**Your assignment**
With pictures left out, set down exactly the lines that begin at the one containing "this 133×200 image." and end with the last line of the entries below.
▬▬▬▬▬▬
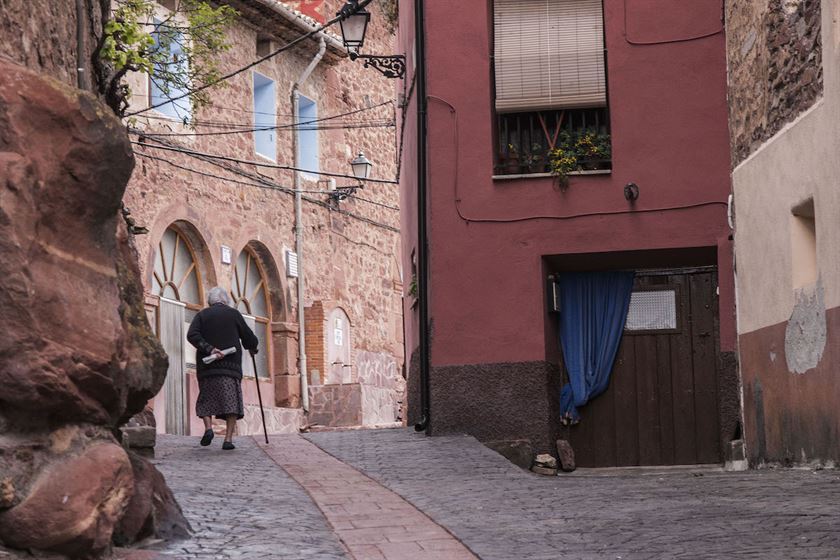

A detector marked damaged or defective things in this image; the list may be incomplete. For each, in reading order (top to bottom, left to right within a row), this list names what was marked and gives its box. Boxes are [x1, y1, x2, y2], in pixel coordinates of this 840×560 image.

peeling paint patch [780, 282, 828, 374]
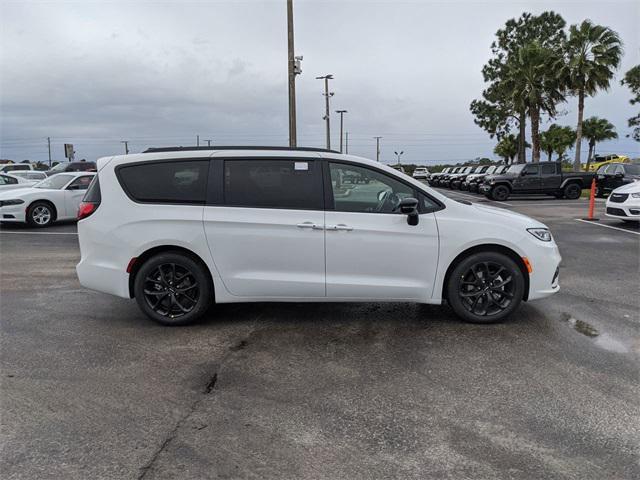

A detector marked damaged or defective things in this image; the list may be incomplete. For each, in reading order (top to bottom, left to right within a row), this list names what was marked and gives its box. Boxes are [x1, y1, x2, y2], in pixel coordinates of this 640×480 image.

cracked pavement [1, 194, 640, 476]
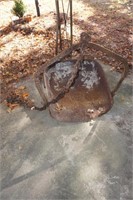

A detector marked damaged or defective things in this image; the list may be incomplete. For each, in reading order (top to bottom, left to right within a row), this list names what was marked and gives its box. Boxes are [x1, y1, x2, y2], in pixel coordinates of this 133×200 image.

cracked concrete [0, 63, 132, 200]
rusty metal scoop [34, 32, 129, 122]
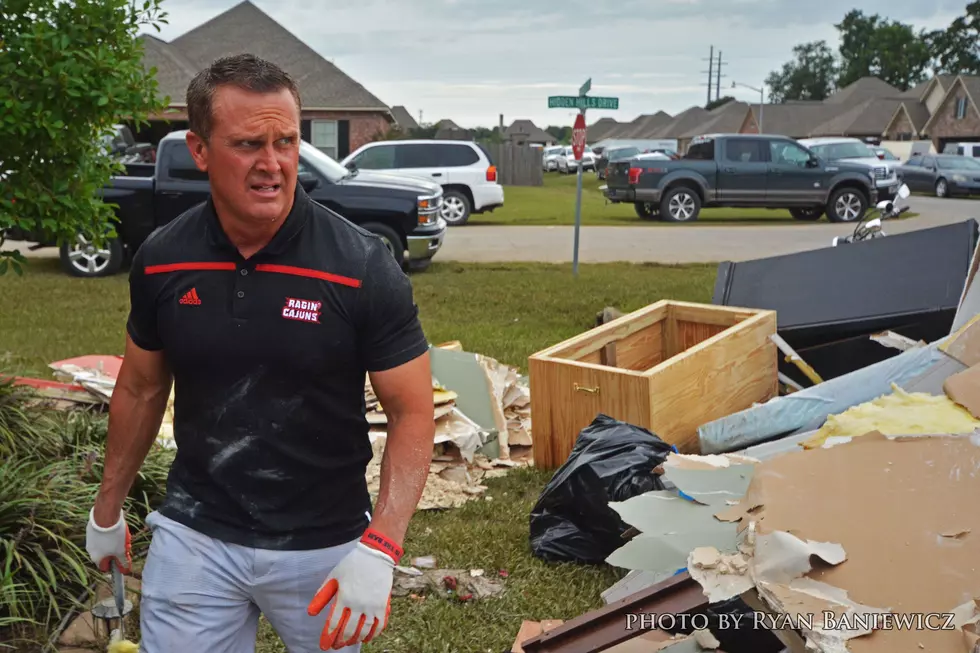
▬▬▬▬▬▬
**Your solution**
A detector marked damaged or defective things in this image; the list may be incomplete. For each, in reading order (top to bottom, left to right within a row), this list names what was marked and gives its box. Boxes are [x1, y1, x2, y2], in pixel coordinates of this 133×200 image.

cracked concrete [0, 63, 132, 200]
rusty metal scoop [34, 32, 129, 122]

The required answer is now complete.